I'm given the following problem: Does the series $\sum\limits_{n=1}^\infty a_n$ converge if $a_n \geq 0$ and $\sqrt[n]{a_n}<1$ for $n \in \mathbb N$?
(It's a bit unclear to me if "for $n \in \mathbb N$" means for all $n$, or for $n$ after some $N$, I'm assuming the former since it's a stronger condition)
My question: Is this solution correct?
My attempt:
The series can both diverge and converge, because of the following 2 examples
Example for divergence: consider a diverging series $\sum\limits_{n=1}^\infty \frac{1}{n+1}$, then $a_n = \frac{1}{n+1} \geq 0$ and $\sqrt[n]{a_n}=\sqrt[n]{\frac{1}{n+1}}<1$ for all $n \in \mathbb N$.

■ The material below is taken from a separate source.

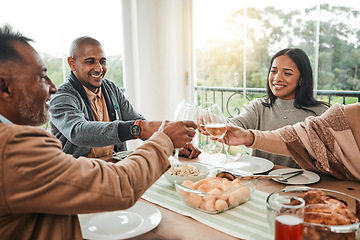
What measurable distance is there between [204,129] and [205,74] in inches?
96.7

Example for convergence: consider $\sum\limits_{n=1}^\infty \Bigl(\frac{1}{n^2}\Bigr)^n$, which converges by the root test: $\lim\limits_{n \to \infty}\sqrt[n]{\Bigl(\frac{1}{n^2}\Bigr)^n}=0<1$. and $a_n=\Bigl(\frac{1}{n^2}\Bigr)^n\geq0$ and $\sqrt[n]{a_n}=\sqrt[n]{\Bigl(\frac{1}{n^2}\Bigr)^n}<1$ for all $n \in \mathbb N$.